--- Textauszug ---
Fehlmann Rielle: Wir brauchen eine internationale Bewegung

Laurence Fehlmann Rielle, Mitglied des schweizerischen Nationalrates, verweist hinsichtlich der Isolation Öcalans auf die Verantwortung des Europarates und des CPT.

Laurence Fehlmann Rielle, die als Abgeordnete für die Sozialdemokratische Partei der Schweiz (SP) im schweizerischen Nationalrat sitzt, kennt sich nicht nur mit den politischen Verhältnissen in der Türkei gut aus, sondern verfolgt auch die kurdische Frage mit großen Interesse. Wir haben mit ihr über die politischen Entwicklungen in der Türkei, die Haltung Europas und die Isolation des kurdischen Repräsentanten Abdullah Öcalan gesprochen.
---
— Aufgabe a —
Nenne alle Institutionen und Organisationen, die der Text über Laurence Fehlmann Rielle erwähnt.
--- Erfasste Daten ---
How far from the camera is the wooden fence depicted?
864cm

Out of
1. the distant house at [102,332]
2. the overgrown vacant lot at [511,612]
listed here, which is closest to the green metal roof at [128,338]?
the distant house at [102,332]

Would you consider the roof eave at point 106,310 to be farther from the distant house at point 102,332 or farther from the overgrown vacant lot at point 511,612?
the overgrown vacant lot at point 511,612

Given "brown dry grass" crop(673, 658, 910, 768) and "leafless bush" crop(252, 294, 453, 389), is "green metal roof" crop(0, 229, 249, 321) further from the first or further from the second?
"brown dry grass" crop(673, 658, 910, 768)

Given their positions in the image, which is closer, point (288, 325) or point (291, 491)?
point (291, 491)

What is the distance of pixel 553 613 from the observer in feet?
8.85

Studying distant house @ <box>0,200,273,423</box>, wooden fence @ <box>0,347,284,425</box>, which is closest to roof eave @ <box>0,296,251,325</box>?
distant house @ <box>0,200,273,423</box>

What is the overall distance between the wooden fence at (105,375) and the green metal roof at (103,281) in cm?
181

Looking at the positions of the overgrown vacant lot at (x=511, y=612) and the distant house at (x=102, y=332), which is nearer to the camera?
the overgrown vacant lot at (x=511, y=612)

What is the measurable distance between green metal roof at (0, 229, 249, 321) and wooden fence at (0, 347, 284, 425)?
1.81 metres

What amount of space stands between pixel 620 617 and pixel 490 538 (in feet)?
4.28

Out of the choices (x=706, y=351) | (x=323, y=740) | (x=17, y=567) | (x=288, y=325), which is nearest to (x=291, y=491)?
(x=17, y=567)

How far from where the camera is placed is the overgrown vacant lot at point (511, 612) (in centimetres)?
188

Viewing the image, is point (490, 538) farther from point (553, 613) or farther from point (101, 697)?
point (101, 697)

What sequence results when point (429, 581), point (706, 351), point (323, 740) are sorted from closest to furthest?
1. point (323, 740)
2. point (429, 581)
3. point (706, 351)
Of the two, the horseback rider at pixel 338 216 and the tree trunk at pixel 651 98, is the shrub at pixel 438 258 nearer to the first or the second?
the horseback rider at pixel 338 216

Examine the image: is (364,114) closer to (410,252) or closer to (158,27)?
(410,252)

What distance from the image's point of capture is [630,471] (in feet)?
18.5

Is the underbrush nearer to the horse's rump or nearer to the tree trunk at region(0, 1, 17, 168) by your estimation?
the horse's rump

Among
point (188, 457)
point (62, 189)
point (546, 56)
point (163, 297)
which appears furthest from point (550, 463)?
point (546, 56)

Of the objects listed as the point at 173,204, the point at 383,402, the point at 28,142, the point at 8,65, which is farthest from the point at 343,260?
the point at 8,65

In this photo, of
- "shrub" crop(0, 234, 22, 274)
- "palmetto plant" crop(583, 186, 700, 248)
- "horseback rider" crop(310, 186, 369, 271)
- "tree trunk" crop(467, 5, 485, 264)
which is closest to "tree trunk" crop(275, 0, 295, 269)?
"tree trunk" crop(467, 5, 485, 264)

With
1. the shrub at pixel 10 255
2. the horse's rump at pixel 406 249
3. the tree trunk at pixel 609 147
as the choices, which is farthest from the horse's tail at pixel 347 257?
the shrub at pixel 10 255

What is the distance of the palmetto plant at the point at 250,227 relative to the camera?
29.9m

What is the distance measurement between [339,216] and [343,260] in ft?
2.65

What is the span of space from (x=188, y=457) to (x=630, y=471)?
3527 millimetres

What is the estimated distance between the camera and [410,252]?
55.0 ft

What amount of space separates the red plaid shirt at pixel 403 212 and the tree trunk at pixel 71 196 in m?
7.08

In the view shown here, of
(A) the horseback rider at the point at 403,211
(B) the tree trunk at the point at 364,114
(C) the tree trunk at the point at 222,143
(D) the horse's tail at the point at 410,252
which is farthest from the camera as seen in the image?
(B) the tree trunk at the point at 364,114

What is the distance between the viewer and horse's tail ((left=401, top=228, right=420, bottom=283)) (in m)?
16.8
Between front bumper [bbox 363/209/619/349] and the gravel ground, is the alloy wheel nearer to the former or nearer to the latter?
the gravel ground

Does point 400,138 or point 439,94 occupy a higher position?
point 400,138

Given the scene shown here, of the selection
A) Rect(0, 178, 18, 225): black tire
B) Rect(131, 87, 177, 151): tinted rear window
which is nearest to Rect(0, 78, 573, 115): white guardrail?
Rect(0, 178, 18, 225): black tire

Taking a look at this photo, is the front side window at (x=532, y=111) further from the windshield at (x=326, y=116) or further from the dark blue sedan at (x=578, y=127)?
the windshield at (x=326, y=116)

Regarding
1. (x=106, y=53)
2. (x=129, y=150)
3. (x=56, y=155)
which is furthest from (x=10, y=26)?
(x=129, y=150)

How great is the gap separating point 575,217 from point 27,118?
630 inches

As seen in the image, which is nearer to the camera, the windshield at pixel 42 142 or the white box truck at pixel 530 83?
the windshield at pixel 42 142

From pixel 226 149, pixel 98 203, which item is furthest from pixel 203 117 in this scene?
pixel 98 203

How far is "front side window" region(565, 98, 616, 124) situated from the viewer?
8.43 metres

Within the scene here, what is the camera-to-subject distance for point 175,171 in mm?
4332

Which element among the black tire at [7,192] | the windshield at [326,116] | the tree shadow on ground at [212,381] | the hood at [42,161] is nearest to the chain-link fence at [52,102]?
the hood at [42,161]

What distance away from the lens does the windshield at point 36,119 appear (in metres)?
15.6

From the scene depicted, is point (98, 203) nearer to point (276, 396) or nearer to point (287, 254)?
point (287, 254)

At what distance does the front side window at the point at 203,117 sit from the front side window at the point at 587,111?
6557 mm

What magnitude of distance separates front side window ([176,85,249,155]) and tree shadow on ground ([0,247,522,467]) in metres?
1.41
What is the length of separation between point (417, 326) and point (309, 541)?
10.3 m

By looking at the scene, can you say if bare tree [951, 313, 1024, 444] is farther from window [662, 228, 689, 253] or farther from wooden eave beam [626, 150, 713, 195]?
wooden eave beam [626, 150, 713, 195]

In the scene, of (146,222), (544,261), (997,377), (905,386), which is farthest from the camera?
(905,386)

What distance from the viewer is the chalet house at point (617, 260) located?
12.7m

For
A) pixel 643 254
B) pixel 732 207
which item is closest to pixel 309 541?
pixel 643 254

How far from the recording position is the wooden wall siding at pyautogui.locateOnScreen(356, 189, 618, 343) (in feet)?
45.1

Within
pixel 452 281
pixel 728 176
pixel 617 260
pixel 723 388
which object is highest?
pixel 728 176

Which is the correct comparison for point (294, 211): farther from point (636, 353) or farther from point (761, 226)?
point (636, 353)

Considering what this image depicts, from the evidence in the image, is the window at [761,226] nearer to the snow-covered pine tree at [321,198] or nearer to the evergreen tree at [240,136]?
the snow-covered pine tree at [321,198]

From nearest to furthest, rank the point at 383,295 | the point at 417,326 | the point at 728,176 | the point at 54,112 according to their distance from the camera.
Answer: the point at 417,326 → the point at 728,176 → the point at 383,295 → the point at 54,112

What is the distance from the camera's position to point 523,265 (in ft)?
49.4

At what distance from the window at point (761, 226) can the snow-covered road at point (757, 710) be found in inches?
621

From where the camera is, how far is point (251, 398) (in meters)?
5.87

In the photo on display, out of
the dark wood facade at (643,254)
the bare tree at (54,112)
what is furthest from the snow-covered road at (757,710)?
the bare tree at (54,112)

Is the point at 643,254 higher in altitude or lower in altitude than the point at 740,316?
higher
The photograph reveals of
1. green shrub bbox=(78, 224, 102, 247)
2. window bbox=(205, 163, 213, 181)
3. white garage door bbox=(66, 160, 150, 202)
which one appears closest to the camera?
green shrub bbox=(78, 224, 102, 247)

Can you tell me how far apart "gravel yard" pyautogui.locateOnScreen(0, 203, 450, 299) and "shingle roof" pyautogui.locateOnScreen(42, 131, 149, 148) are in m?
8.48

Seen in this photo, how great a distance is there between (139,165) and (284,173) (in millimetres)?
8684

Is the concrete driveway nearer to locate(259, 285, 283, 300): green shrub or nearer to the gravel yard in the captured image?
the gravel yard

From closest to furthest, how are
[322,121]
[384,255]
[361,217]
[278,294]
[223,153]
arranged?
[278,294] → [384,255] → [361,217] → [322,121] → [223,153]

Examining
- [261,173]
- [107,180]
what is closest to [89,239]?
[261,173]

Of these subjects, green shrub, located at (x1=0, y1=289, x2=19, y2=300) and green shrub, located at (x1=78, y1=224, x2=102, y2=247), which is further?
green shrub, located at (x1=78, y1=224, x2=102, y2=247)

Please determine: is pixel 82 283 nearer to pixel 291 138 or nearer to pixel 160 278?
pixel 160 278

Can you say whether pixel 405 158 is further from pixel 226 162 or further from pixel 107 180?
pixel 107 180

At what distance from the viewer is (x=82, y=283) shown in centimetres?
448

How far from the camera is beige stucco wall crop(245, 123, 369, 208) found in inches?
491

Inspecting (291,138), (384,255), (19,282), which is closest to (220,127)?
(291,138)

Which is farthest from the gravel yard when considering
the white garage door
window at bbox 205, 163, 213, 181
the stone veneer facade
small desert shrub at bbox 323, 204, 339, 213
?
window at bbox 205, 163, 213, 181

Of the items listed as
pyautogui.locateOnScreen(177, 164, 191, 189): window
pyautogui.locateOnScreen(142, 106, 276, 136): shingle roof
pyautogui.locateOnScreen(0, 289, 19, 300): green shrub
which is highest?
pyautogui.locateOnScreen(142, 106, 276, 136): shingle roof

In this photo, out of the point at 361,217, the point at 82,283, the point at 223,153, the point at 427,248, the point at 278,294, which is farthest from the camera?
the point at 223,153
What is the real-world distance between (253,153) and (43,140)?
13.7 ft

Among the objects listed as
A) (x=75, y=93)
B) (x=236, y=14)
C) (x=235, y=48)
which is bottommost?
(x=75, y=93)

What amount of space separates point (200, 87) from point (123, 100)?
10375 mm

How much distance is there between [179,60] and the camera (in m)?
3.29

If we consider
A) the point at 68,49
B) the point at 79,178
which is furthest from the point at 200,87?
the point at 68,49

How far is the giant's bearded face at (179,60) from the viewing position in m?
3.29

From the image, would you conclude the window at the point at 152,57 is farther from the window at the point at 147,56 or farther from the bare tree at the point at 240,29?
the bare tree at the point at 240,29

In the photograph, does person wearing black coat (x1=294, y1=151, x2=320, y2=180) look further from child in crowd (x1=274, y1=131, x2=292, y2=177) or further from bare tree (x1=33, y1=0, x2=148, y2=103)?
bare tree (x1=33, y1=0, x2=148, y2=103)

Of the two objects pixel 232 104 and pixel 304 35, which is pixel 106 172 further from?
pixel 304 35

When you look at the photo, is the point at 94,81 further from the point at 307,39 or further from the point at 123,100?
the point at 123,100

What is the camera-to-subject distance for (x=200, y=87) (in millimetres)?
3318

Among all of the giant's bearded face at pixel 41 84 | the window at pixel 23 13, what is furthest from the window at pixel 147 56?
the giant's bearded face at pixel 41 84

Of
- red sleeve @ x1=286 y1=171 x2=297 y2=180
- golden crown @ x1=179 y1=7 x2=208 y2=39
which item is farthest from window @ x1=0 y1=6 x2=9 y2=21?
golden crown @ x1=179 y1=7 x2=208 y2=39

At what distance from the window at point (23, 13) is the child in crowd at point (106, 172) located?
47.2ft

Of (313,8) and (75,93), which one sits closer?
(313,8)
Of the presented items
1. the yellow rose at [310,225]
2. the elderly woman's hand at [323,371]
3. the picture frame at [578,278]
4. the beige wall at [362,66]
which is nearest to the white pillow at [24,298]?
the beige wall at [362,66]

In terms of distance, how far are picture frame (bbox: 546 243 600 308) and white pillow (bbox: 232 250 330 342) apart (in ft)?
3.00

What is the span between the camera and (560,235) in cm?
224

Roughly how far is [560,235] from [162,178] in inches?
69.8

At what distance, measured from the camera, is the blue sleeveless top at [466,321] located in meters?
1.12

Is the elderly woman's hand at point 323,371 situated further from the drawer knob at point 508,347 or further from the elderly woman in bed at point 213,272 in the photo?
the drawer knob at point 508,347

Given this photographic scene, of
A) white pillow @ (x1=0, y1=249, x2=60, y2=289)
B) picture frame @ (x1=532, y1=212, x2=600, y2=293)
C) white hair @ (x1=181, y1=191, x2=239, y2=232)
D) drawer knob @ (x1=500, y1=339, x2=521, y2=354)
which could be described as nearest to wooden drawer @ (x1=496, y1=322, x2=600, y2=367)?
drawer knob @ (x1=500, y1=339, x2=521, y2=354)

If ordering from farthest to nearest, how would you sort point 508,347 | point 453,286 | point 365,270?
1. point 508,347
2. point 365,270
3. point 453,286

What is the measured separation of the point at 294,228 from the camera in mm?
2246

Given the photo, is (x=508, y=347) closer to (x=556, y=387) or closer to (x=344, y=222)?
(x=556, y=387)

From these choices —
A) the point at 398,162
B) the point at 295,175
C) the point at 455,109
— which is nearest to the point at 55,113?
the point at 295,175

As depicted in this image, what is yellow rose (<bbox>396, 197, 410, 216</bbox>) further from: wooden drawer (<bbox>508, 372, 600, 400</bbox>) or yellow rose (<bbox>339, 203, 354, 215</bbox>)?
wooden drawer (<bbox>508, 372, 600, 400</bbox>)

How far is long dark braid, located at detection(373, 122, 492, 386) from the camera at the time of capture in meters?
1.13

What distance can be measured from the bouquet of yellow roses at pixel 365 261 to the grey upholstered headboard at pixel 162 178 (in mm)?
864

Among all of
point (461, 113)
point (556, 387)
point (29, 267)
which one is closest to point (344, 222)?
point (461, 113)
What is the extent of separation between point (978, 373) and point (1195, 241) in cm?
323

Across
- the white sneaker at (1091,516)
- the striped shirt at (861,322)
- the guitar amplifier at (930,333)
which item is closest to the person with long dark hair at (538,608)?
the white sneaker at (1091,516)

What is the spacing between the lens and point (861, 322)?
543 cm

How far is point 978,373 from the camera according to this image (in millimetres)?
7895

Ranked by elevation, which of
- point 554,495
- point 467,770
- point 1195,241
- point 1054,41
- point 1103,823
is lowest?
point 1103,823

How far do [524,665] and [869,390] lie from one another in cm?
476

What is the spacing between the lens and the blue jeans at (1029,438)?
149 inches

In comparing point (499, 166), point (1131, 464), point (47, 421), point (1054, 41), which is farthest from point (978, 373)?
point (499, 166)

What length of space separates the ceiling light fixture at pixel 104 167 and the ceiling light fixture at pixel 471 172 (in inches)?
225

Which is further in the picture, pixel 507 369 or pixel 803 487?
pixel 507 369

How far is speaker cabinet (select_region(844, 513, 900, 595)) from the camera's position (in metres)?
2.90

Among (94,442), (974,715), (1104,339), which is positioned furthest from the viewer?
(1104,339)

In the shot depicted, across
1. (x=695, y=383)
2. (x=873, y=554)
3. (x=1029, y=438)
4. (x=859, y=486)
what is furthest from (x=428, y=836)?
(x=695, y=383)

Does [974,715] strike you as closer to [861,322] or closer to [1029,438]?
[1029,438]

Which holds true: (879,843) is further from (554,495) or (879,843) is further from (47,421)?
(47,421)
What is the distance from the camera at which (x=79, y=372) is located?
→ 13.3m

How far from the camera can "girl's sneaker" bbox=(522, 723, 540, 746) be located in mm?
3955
---
— Aufgabe b —
Zeige bitte jede Zeile der Einträge, die das Wort „woman“ enthält. Groß- und Kleinschreibung zählt.

— Endergebnis a —
- Europarat
- CPT
- Sozialdemokratische Partei der Schweiz (SP)
- schweizerischer Nationalrat

— Endergebnis b —
2. the elderly woman's hand at [323,371]
Is the elderly woman's hand at point 323,371 situated further from the drawer knob at point 508,347 or further from the elderly woman in bed at point 213,272 in the photo?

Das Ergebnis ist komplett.